DSD comparison to PCM.

[bbb]

Right but that does not mean there is no thought (cognitive) process required.

Sorry to butt in but IMHO, by the time you reach the "flow" stage, the thought process is no longer required, it has become an instantaneous thing. Before you even think, your body has started reacting to what the other side did. That's what separates the top dogs and the perennial also-rans.

 

[Kal Rubinson]

Perhaps there's misunderstanding over terms - as edorr has mentioned what I meant by 'thought' wasn't 'cognitive process' rather 'conscious thinking in language' or 'the voice in our head'. Does that help any? I didn't mean to say by 'unpremeditated' that we're unaware of cognition going on. I'll accept your clarification if you have a better way of describing 'unpremeditated'.

I wish I had one. There are legal definitions but, off the top of my head, premeditation might be equivalent to conscious cognition.

 

[LL21]

Yes, indeed you are correct I hope to also compare a NOS offering at the weekend if I can - a Metrum - still only 16/44 however & I know it has some shortcomings but it will give another datapoint.

Look forward to your observations!

 

[edorr]

I wish I had one. There are legal definitions but, off the top of my head, premeditation might be equivalent to conscious cognition.

Sounds like a reasonable definition. So if some cognition is subconscious the fact that a cognitive process takes place does not mean the response is premeditated, which is (if I understood correctly) what you originally asserted.

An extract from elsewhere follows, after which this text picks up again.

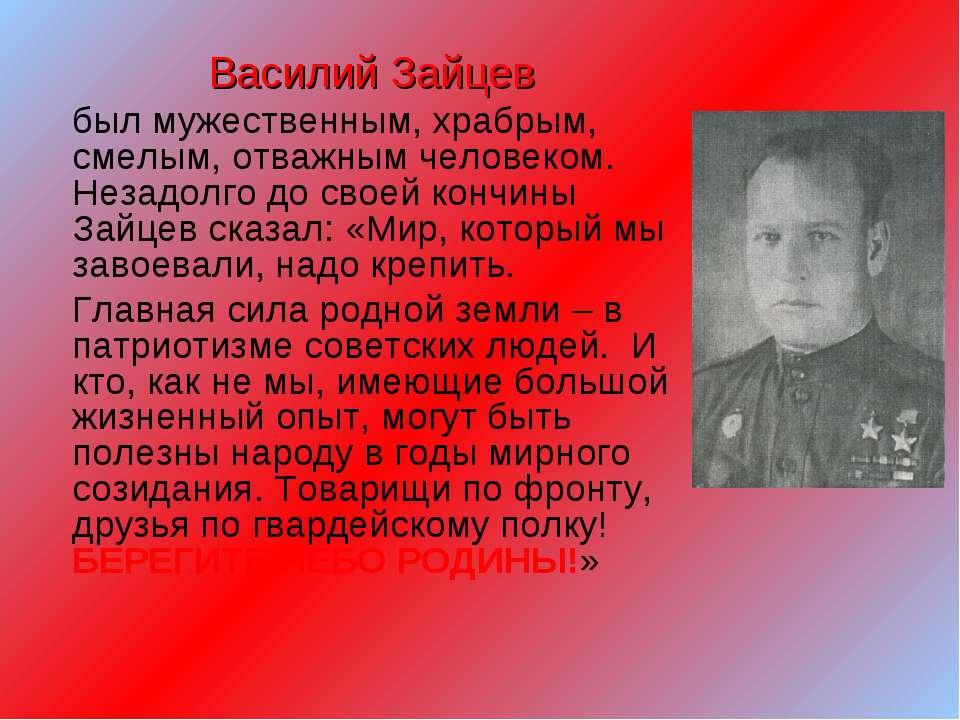 Василий Зайцев был мужественным, храбрым, смелым, отважным человеком. Незадол...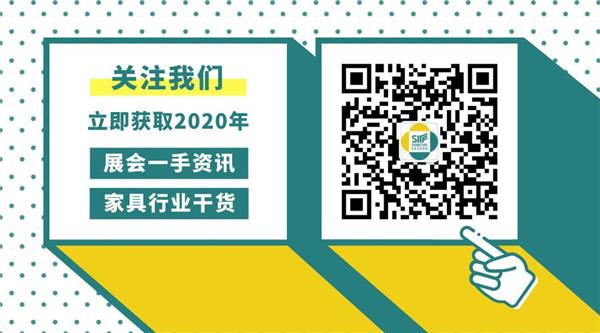 汇垄雅美|2019秋季新品发布会暨《新门店》培训会邀请函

......."this is really not possible" (i.e. responding without premeditation)

If the congnition is subconscious, there is no premeditation, QED.

 

[Kal Rubinson]

Sounds like a reasonable definition. So if some cognition is subconscious the fact that a cognitive process takes place does not mean the response is premeditated, which is (if I understood correctly) what you originally asserted.

If the congnition is subconscious, there is no premeditation, QED.

Yes but that's my problem with the term premeditation.

 

[manisandher]

... nobody has a solution with what I term 'segmented current source dynamics' at higher resolutions.

Aren't the Metrum DACs 'segmented current source' and capable of handling 24 bits?

Incidentally, have you heard the Audial TDA1541A DAC up against your Phasure? Or the AMR CD-77?

The Audial no, but it looks very interesting. Not the CD-77 but the DP-777 very briefly and not in my environment. In any event, I will never comment on the sound of a component unless a) I'm sharing my thoughts on various rooms at a show, b) I've owned and lived with the component for a period of time.

Incidentally, the DAC chips in the PM2 look suspiciously like Ultra Analog D20400 chips. Opus, I know you have some strong thoughts about the issues of glitching in DACs - are you familiar with any techniques UA used in the D20400 to minimize this? I'm sure I read something to this end once a long time ago, but just can't find anything any more.

Mani.

 

[opus111]

Aren't the Metrum DACs 'segmented current source' and capable of handling 24 bits?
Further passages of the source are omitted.